There are so many stigmas about receiving public aid that I haven’t shared with many how my husband and I used food stamps for 18 months in 1981-1982. I don’t have much tolerance for those who are clueless about or, worse—are indifferent to the struggle of people living in poverty. So, there is more than one reason I haven’t wanted to pull this part of my history forward.
While on assistance my husband and I understood we were receiving a hand-up not a hand-out. We were able to plan for a better future more effectively knowing our children would be fed. This freed up critical energy to be bold, creative and helpful for our future.
Fast forward three decades and my husband does the valuable work of gang prevention and empowerment/advocacy of at-risk youth. I am a church professional (an Associate in Ministry in the ELCA) employed by Women of the ELCA as director for justice. We contribute to our church, our society and the world.
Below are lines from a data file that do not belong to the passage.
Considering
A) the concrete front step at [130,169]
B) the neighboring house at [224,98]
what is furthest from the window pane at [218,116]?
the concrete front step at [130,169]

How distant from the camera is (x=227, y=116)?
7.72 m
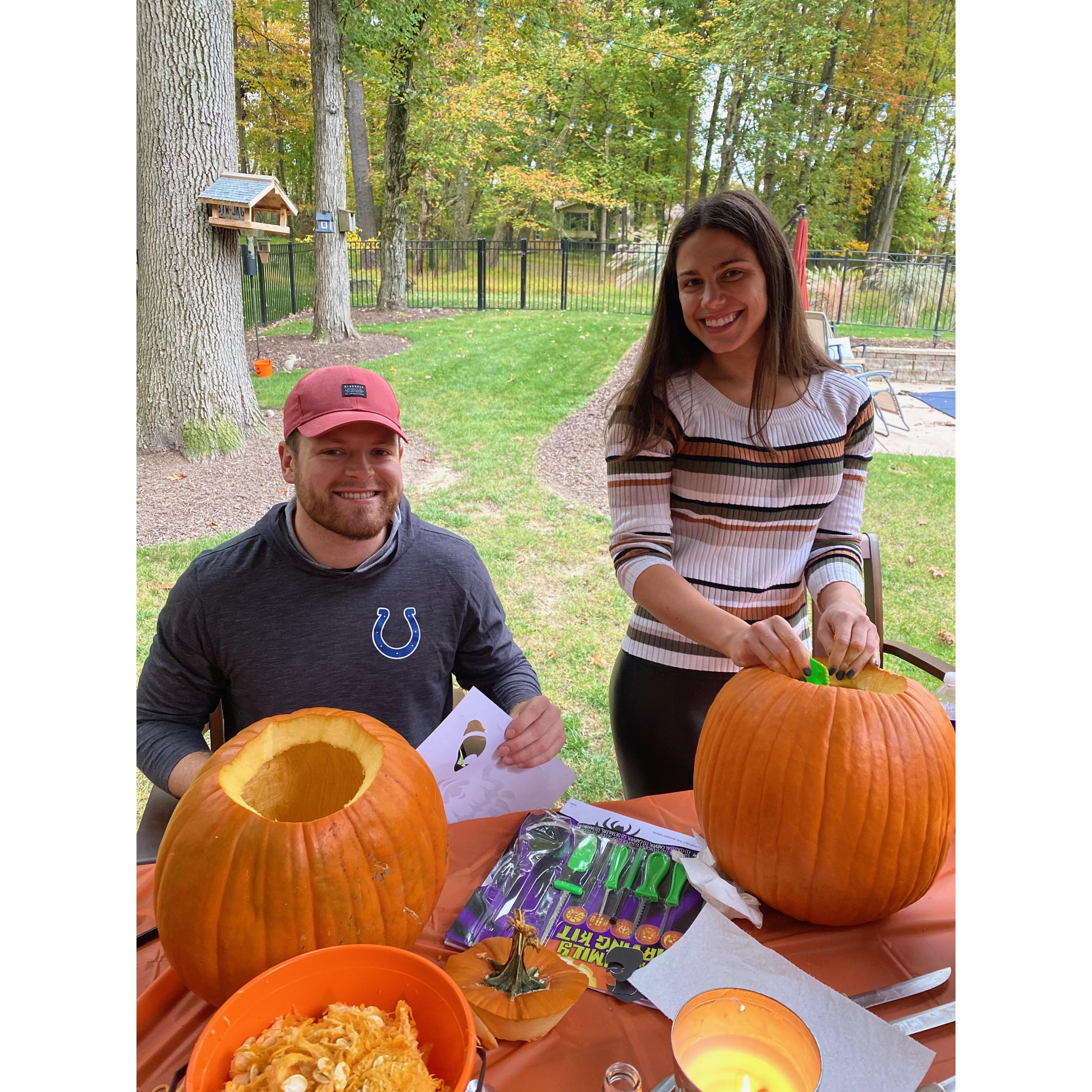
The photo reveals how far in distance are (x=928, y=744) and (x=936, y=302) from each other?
487 inches

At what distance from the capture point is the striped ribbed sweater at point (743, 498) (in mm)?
→ 1498

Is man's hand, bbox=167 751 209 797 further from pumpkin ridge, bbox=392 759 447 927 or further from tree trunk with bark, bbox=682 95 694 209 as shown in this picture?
tree trunk with bark, bbox=682 95 694 209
So now there is a great deal of talk about lazy people on aid even though the majority of domestic relief goes to children, not loafers. And, with SNAP being reduced—as BOTH the Senate and House propose, what is up with these people?!—many of these children will be unable to focus, think and learn as they will lose their free school lunches ( receiving SNAP is a requirement to receive the free school lunches).
Some brand people on aid as lacking integrity, lacking the will, lacking the gifts and lacking the potential. I could not disagree more! The most tragic result of these actions is that they erase stories like mine.
Reduce SNAP and make our nation even more vulnerable to disquiet. Reduce SNAP and you force us to stand naked before a compassionate God who once sent the Son to tell us: Whatsoever you do for the least of these, you do for me.
To whom much is given, much is required…
Inez Torres Davis is director for justice.